In his first interview after being sworn in Wednesday, Eric Lander painted a rosy near-future where a renewed American emphasis on science not only makes the world better prepared for the next pandemic with plug-and-play vaccines, but also changes how medicine fights disease and treats patients, curbs climate change and further explores space.
He even threw in a “Star Trek” reference.
“This is a moment in so many ways, not just health, that we can rethink fundamental assumptions about what’s possible, and that’s true of climate and energy and many areas,” Lander said.
Lander took his oath of office on a 500-year-old fragment of the Mishnah, an ancient Jewish text documenting oral traditions and laws. He is the first director of the Office of Science and Technology Policy to serve at the Cabinet level.
Lander said President Biden’s elevation of the science post is a way to symbolize “that science should have a seat at the table.” On a more practical level, it allows him to have higher-level policy talks with the heads of different agencies.

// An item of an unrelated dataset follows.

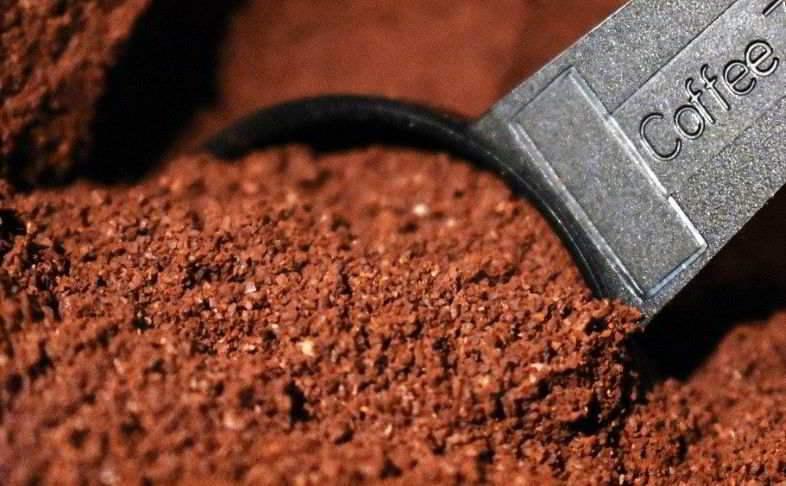 Kaffee als natürlicher Dünger für Pflanzen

Lander is a mathematician and geneticist by training who was part of the human genome mapping project and directed the Broad Institute at MIT and Harvard. He said he is particularly focused not so much on this pandemic, but the lessons learned from this one to prepare for the next one.
“It was amazing at one level that we were able to produce highly effective vaccines in less than a year, but from another point of view you’d say, ‘Boy, a year’s a long time,’” even though in the past it would take three years or four years, Lander said. “To really make a difference we want to get this done in 100 days. And so a lot of us have been talking about a 100-day target from the recognition from a virus with pandemic potential.”
“It would mean that we would have had a vaccine in early April if that had happened this time, early April of 2020,” Lander said. “It makes you gulp for a second, but it’s totally feasible to do that.”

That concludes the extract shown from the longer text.